= Problem details =
Say how many lines in the records hold the word "when", and give nothing but that number.

*** Opening Data for this task ***

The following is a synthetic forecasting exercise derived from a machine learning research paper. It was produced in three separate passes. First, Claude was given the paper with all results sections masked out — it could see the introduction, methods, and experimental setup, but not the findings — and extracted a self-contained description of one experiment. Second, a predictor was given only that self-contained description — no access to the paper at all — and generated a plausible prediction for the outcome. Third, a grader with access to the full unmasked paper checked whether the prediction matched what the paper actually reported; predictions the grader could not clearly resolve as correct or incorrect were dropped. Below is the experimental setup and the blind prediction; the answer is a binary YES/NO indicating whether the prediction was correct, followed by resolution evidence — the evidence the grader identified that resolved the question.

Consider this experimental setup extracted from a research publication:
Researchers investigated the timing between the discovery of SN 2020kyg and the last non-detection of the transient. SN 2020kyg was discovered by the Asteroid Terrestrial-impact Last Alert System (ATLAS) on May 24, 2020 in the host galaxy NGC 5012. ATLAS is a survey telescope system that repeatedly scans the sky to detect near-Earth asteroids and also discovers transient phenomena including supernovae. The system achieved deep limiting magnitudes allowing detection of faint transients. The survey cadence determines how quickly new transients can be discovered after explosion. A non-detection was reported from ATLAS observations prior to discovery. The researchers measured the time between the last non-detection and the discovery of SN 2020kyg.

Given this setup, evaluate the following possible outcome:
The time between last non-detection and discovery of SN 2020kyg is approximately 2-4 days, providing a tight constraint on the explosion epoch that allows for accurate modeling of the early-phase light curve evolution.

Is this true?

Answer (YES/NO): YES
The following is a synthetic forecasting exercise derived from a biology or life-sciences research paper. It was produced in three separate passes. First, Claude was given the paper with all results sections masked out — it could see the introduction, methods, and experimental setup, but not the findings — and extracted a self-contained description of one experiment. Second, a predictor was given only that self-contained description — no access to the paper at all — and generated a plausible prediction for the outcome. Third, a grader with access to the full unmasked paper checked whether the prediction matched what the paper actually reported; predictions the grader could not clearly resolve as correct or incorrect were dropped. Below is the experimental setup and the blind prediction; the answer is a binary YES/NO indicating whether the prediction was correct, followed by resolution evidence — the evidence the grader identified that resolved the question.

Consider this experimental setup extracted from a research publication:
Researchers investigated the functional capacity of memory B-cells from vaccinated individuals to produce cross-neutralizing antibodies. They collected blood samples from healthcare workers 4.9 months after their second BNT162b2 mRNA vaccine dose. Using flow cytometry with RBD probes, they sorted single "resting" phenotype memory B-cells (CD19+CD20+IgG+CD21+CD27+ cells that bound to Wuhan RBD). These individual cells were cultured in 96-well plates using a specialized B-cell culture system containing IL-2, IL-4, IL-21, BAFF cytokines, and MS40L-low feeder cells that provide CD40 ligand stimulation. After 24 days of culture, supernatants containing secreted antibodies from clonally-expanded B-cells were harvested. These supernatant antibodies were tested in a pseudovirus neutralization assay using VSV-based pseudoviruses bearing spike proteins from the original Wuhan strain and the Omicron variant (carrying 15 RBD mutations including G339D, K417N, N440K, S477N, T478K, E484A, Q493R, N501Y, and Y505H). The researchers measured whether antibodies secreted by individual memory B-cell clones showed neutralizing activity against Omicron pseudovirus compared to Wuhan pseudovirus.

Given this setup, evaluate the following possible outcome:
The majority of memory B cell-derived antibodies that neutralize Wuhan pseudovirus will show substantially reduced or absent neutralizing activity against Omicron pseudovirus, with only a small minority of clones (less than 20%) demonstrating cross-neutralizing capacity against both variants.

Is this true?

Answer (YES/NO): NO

*** Closing Data for this task ***
*** Opening Data for this task ***

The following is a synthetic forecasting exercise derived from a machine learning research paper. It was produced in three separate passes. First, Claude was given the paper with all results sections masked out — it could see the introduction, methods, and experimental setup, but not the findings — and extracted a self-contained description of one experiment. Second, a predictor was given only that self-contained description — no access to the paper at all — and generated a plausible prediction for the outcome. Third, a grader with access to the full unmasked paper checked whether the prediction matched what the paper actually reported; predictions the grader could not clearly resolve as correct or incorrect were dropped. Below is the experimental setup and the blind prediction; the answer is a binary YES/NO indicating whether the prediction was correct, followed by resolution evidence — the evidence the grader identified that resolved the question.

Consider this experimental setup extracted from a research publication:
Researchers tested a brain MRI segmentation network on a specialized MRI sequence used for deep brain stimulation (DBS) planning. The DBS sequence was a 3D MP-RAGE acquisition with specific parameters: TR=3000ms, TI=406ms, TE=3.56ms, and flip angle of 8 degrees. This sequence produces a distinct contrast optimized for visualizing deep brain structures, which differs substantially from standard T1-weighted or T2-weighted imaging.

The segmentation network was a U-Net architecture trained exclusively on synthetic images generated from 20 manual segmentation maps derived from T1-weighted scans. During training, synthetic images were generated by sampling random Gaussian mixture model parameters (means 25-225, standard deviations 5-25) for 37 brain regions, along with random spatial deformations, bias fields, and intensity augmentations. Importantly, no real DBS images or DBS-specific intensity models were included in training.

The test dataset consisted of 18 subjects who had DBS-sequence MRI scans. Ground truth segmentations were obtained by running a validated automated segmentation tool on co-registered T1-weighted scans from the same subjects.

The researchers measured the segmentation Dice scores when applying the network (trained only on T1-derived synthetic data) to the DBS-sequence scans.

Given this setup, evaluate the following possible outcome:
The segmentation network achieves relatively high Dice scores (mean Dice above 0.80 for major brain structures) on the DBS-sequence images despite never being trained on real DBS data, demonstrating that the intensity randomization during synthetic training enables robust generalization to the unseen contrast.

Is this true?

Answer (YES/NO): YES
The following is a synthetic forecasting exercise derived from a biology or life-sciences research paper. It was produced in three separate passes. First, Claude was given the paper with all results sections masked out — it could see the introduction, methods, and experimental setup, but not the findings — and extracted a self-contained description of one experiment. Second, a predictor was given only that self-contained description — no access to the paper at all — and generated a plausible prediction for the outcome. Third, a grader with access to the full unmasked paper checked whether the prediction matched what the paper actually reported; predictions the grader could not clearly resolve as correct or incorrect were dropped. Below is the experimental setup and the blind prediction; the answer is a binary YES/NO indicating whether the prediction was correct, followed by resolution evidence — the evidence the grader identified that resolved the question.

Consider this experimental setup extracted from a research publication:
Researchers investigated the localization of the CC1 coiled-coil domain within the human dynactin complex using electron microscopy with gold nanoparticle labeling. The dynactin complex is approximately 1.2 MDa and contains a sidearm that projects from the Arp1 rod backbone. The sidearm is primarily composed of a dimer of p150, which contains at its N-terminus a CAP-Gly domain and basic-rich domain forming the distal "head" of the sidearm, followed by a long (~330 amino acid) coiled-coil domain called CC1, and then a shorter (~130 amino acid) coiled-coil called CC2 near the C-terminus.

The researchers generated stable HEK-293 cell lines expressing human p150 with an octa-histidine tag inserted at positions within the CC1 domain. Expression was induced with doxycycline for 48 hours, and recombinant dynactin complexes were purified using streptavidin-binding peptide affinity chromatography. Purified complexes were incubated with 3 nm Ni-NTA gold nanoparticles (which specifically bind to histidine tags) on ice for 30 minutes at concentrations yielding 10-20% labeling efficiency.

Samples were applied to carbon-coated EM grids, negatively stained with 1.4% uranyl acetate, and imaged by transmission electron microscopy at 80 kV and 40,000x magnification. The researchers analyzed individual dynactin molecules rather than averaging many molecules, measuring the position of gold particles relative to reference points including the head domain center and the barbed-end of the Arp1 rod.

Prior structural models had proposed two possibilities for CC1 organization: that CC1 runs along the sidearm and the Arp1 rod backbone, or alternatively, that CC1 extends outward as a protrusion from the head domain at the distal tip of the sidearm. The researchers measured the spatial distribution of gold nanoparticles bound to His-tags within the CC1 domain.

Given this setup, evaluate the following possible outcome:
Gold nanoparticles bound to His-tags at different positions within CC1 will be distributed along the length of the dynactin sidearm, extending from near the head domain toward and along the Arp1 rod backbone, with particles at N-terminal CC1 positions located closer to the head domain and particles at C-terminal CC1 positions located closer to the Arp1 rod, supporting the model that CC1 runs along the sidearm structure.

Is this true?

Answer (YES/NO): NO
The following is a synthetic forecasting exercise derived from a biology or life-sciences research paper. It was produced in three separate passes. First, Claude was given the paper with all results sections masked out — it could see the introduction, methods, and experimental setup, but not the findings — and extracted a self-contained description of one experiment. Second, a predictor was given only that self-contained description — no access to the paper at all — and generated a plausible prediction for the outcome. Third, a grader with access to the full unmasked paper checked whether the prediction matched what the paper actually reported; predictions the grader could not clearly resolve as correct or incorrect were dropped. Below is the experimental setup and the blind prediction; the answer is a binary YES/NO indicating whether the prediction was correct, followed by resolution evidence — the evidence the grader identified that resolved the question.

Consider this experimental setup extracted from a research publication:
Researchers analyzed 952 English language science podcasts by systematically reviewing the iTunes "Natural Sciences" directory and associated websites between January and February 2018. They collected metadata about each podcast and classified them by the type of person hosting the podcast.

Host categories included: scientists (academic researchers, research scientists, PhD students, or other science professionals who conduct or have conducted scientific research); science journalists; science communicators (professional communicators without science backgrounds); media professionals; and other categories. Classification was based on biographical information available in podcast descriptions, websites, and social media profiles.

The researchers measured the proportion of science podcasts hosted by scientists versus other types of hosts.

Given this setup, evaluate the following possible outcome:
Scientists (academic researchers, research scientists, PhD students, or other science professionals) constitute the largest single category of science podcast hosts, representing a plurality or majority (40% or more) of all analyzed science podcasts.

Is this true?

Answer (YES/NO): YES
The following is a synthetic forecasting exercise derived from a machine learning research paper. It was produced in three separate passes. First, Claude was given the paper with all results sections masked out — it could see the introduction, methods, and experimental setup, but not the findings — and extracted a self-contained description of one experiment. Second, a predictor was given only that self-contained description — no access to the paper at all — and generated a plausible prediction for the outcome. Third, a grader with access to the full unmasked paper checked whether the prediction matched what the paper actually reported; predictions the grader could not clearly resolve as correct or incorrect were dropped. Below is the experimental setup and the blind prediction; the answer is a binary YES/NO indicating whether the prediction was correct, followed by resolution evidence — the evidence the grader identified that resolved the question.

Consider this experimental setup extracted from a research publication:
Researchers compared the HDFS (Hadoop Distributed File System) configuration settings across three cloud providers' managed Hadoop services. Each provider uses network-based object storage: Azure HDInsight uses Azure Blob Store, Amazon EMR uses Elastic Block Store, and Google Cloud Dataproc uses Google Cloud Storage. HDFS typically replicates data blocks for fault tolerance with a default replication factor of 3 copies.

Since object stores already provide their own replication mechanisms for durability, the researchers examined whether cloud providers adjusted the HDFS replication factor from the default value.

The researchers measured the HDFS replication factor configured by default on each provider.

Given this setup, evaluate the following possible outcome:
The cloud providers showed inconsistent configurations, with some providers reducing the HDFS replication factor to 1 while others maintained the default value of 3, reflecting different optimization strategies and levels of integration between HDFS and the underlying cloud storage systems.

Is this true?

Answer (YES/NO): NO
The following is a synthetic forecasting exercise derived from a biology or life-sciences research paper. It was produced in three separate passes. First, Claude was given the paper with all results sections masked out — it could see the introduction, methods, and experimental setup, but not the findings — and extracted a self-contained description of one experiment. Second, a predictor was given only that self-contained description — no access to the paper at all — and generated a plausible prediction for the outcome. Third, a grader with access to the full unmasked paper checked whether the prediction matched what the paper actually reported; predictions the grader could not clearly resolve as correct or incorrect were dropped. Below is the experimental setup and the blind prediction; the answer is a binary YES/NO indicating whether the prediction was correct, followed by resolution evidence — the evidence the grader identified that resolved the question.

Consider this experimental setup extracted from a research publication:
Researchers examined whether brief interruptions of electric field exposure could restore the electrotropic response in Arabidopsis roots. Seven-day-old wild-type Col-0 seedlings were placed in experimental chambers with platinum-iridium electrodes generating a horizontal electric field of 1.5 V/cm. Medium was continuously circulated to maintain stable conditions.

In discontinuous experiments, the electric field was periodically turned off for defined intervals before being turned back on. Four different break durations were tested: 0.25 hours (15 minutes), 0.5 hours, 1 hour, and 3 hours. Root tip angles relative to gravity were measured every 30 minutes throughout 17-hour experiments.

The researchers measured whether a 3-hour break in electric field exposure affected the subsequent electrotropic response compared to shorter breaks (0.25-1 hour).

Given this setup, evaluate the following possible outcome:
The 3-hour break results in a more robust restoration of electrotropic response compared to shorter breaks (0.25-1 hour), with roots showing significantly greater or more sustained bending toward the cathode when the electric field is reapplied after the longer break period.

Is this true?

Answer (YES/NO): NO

*** Closing Data for this task ***

= Solution to this exercise =
2